(The Center Square) – Aging pipes in Pennsylvania’s public schools have sparked a bipartisan push in the General Assembly to fund water upgrades and remove lead pipes considered a threat to student health.
“Every day, many children and staff unknowingly drink dangerous levels of lead in their school water. This is clearly unacceptable,” Sen. Devlin Robinson, R-Pittsburgh, said at a news conference Wednesday.
Robinson, along with Sens. Art Haywood, D-Philadelphia, and John Kane, D-Chester, proposed Senate Bill 986 to create a grant program to test water for lead and replace water wells with new ones with lead filter systems.
“Pennsylvania is particularly vulnerable to unsafe drinking water due to our state’s aging infrastructure,” Robinson said. “Because many school buildings are currently more than 50 years old, our state does not have regular requirements for testing, mitigation and reporting of lead in school drinking water.”
The legislation would give priority to schools built before 2014 and schools that include pre-kindergarten. The Department of Education would provide up to $10 million each year for three years for pipe replacement.
“This is happening in every corner of the commonwealth,” said David Masur, executive director of PennEnvironment.
He cited studies that found 91% of schools in Pennsylvania that tested their drinking water for lead contained lead, and 98% of schools in the Philadelphia School District.
“No lead level is a safe lead level,” said Dr. Banku Jairath of Hershey Medical Center. “Lead levels in your body can also lead to anti-social and criminal behavior. So if you use any data on lead crises in U.S. history, criminal activity follows that, a wave of criminal activity after that… primary prevention is the best answer.”

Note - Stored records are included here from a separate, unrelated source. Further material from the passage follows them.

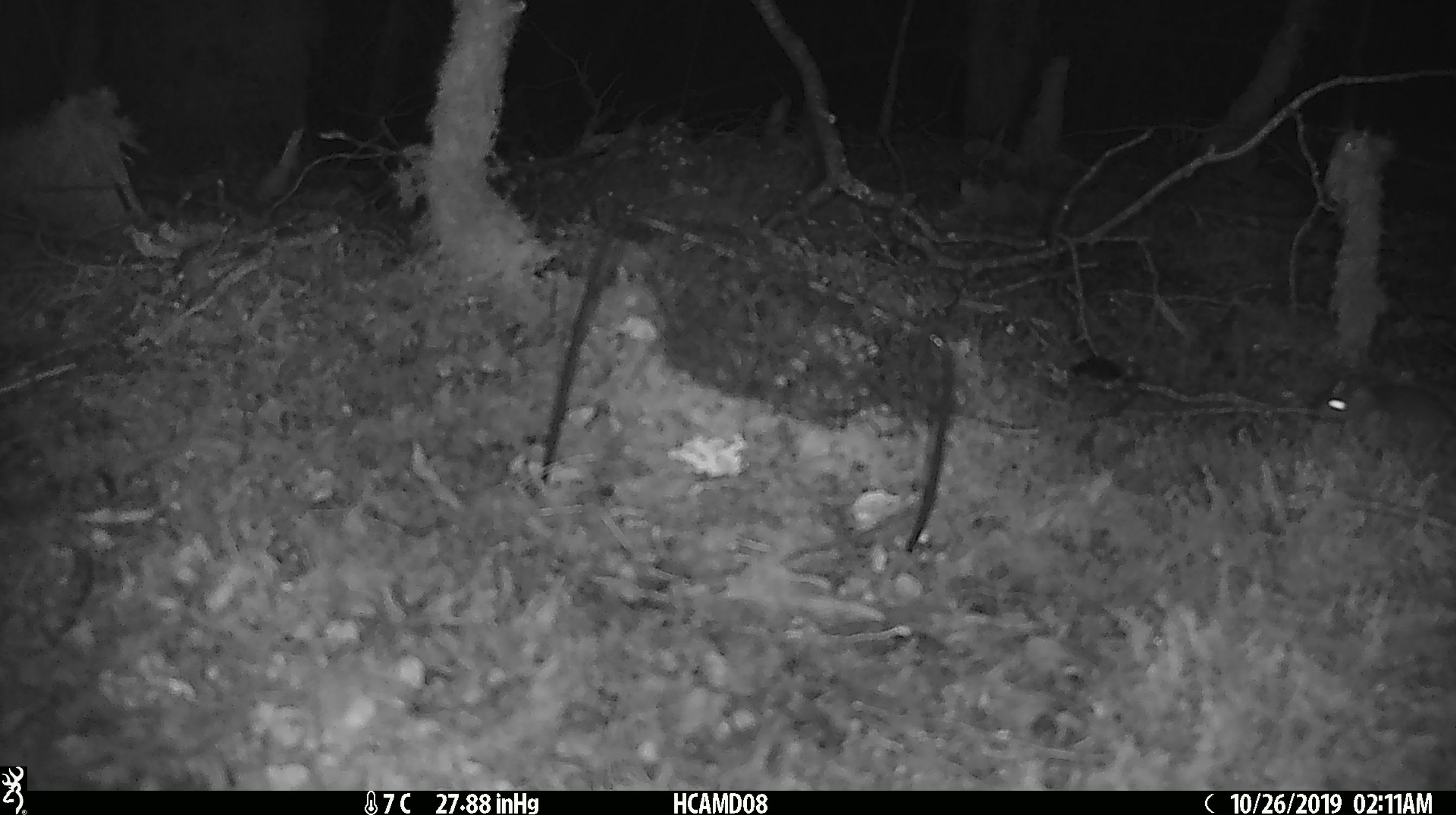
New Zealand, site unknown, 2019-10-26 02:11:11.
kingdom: Animalia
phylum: Chordata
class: Mammalia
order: Rodentia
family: Muridae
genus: Mus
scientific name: Mus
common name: mouse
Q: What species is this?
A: Mouse (Mus).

Law 39 of 2018 required schools to conduct tests for lead and report the data to the Ministry of Education. However, because this was not a mandate, many schools did not conduct testing.

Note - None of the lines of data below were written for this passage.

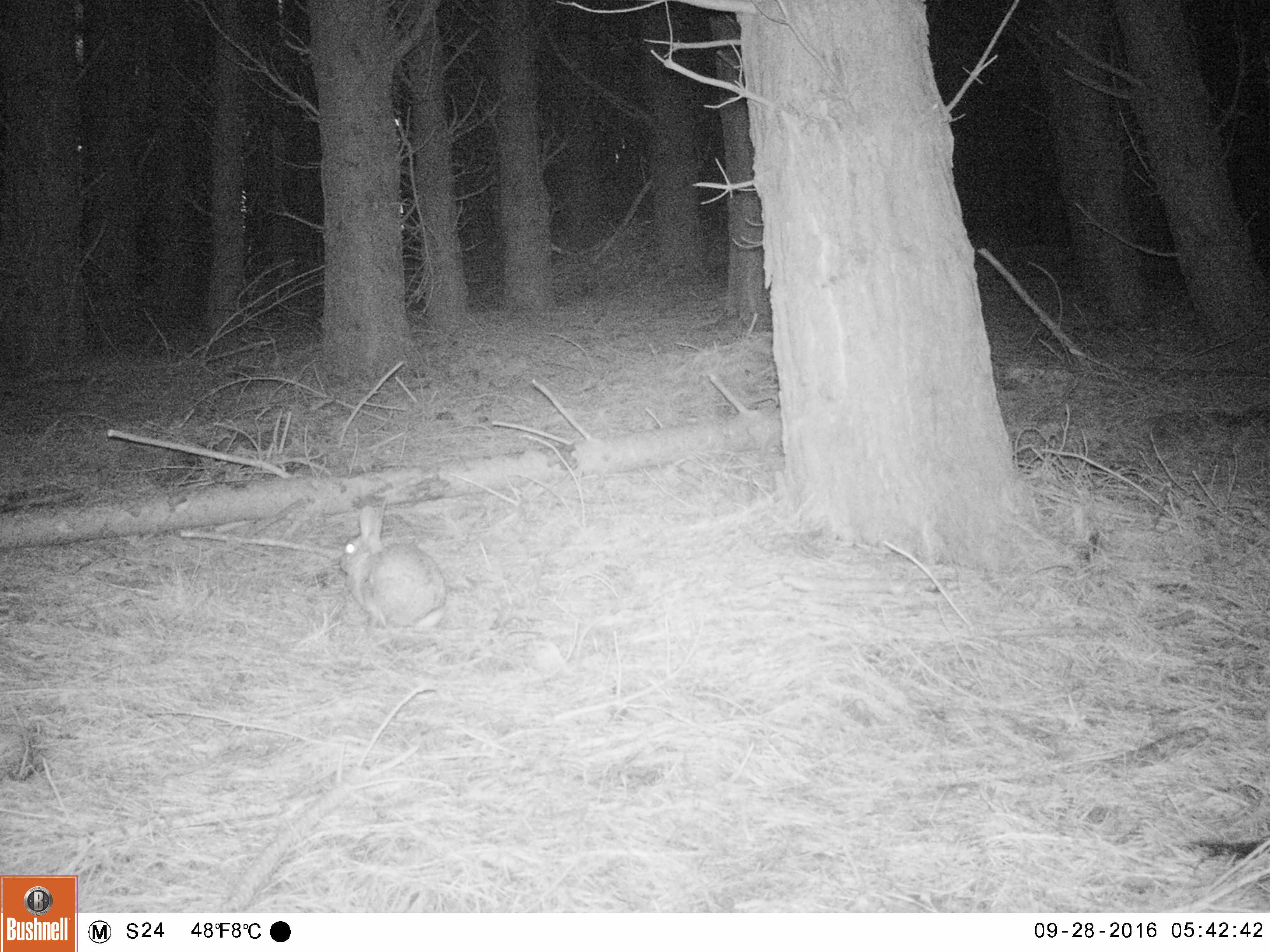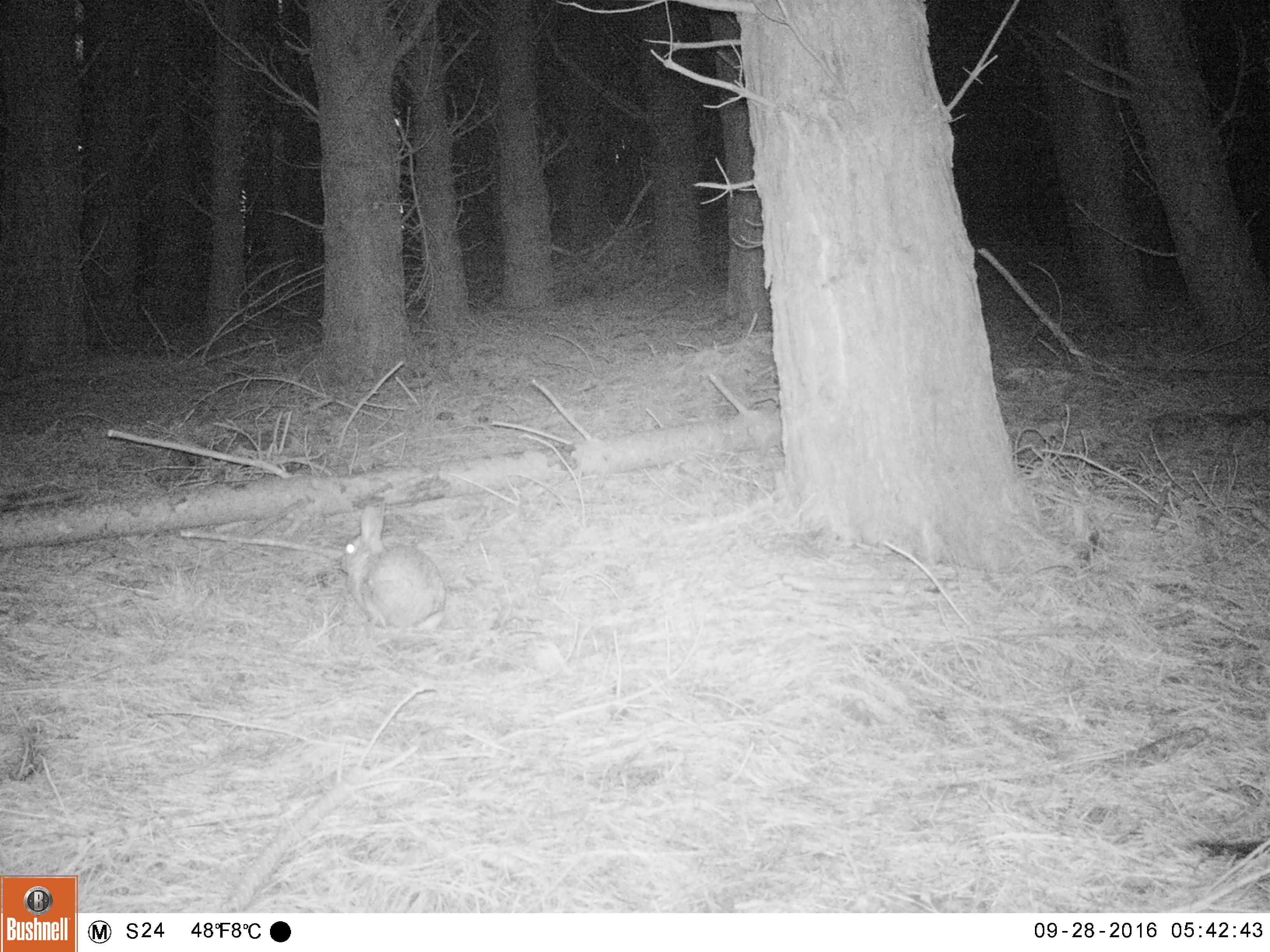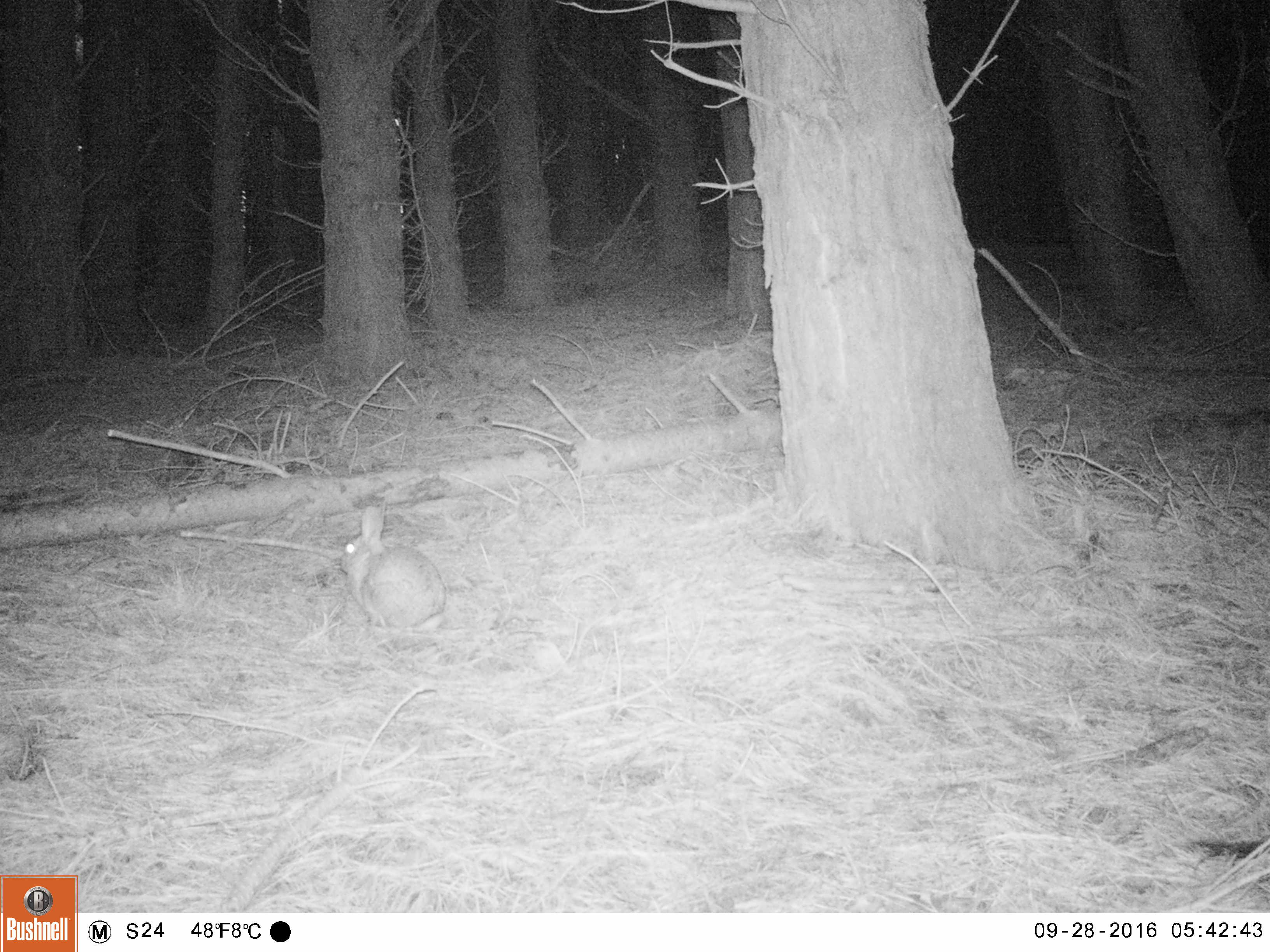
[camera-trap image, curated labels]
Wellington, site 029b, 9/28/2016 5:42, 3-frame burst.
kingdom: Animalia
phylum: Chordata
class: Mammalia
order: Lagomorpha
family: Leporidae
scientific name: Leporidae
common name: rabbit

Haywood, who visited Flint, Michigan in 2018 when it made national headlines over lead-contaminated water, said the legislation was inspired by that trip.

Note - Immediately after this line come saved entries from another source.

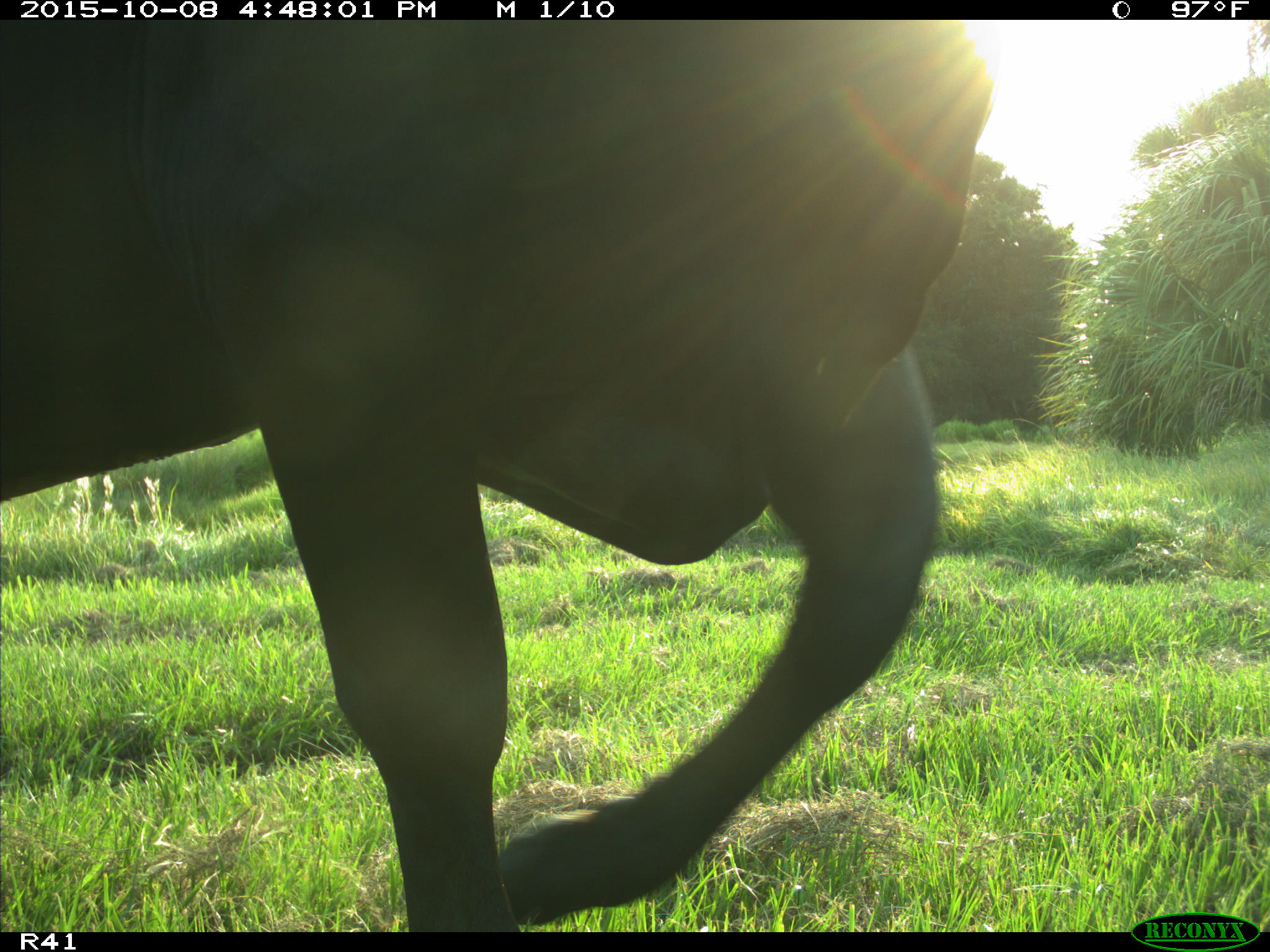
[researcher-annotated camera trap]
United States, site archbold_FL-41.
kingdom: Animalia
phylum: Chordata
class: Mammalia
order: Artiodactyla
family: Bovidae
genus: Bos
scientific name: Bos taurus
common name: domestic cow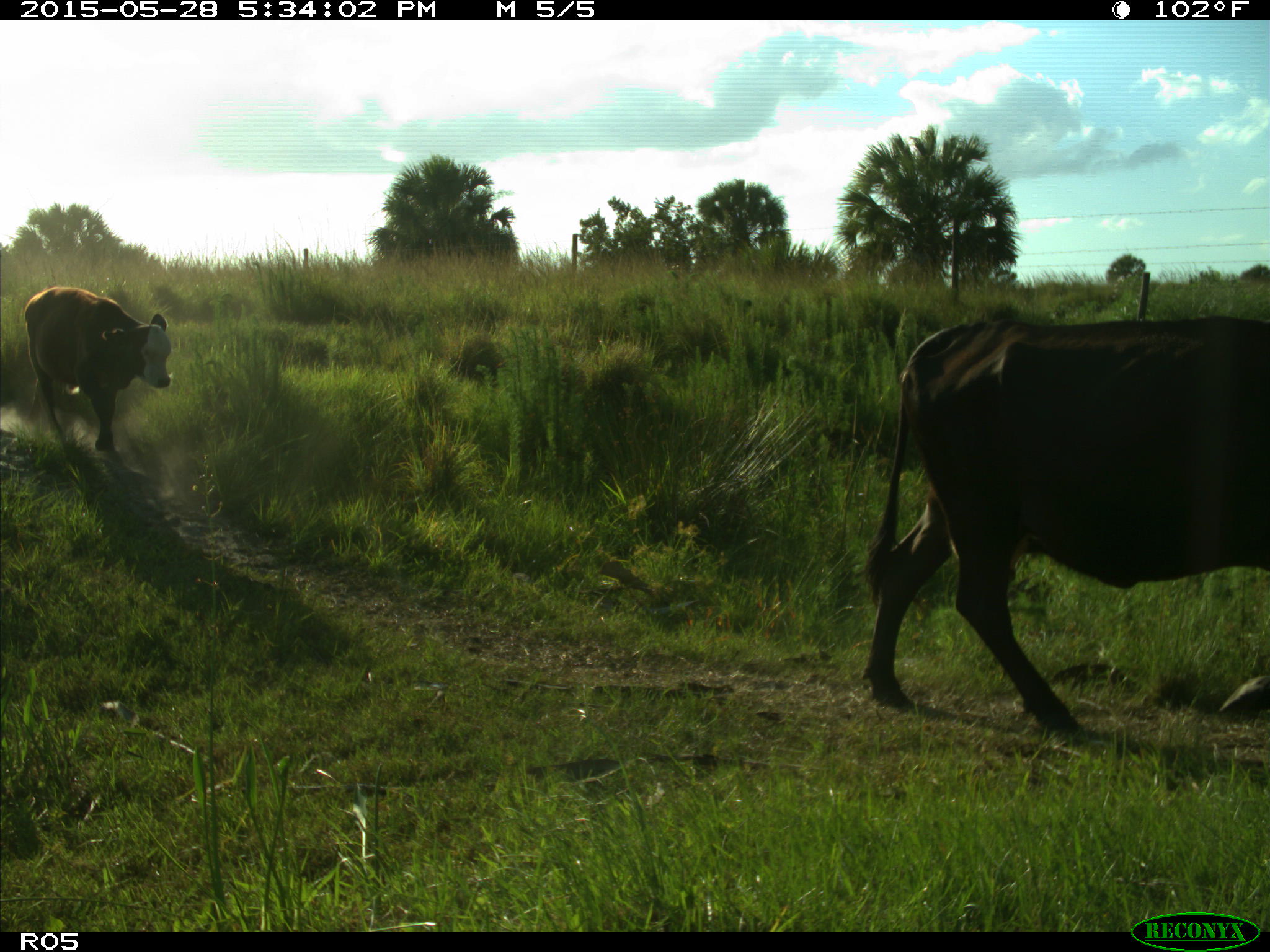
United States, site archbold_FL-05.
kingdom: Animalia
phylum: Chordata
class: Mammalia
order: Artiodactyla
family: Bovidae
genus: Bos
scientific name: Bos taurus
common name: domestic cow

“It is a fulfillment of visiting Flint that we can place our young people in schools where the water they drink is safe,” Haywood said.
Although Pennsylvania is not alone in its lead-related problems, it has stood out. In January, the Environmental Protection Agency announced a lead pipe replacement initiative focused on 40 locations in Connecticut, Pennsylvania, New Jersey and Wisconsin.
“The problem of lead contamination in our schools’ drinking water cannot be ignored,” Kane said.
If the bill becomes law, Pennsylvania will join a minority of states that require schools to test their water for lead.